Personal information
- Full name: Robert James Browne
- Date of birth: 9 February 1912
- Place of birth: Derry, Northern Ireland
- Date of death: 1994 (aged 81–82)
- Height: 5 ft 8 in (1.73 m)
- Position: Wing half

Senior career*
- Years: Team / Apps / (Gls)
- Maleven
- Clooney Rovers
- ?–1935: Derry City
- 1935–1947: Leeds United / 110 / (0)
- 1947–1948: York City / 5 / (0)
- 1948?–?: Thorne Colliery

International career
- 1935–1938: Ireland (IFA) / 6 / (0)

Managerial career
- 1948?–?: Thorne Colliery
- 1954: Halifax Town (caretaker manager)

= Bobby Browne (footballer, born 1912) =

Irish footballer

Robert James Browne (9 February 1912 - 1994) was an Irish footballer who played as a wing half.

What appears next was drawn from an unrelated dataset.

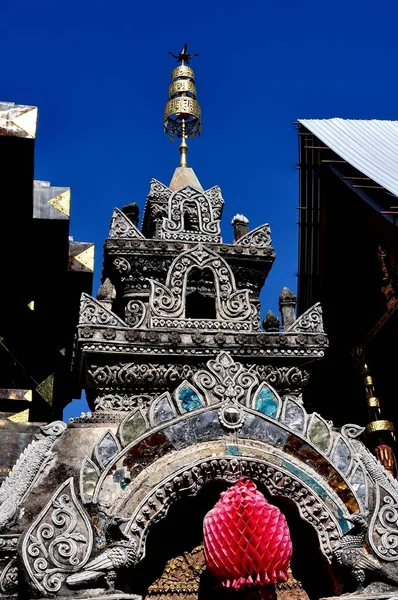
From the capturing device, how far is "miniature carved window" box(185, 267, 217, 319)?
428 inches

He was one of ten children of Catherine and John, and his youngest brother Leonard was killed when HMS Firedrake was sunk.

Born in Derry, Ireland, Browne began his career with his local team, Derry City FC. There, he won a North-West Senior Cup and represented the Irish League in 1935. However, the Leeds United manager of the 1930s, Billy Hampson, seemed to have a predilection for young Irish talent, and one of the first he brought to Elland Road was Derry-man, Browne. It took a £1,500 fee to prise the talented wing-half from Derry in October 1935, and he went on to make well over a hundred appearances in the Leeds first-team.

Browne was capped six times for Ireland, with all caps coming between 1935 and 1938 whilst he was at Leeds.

When the Football League resumed in 1946, Browne was 34 years old, and he played one more season with Leeds before finishing his League career with York City, although he subsequently joined Thorne Colliery as player-manager. Later, Browne joined the coaching staff at Halifax Town, and was briefly caretaker manager in October and November 1954.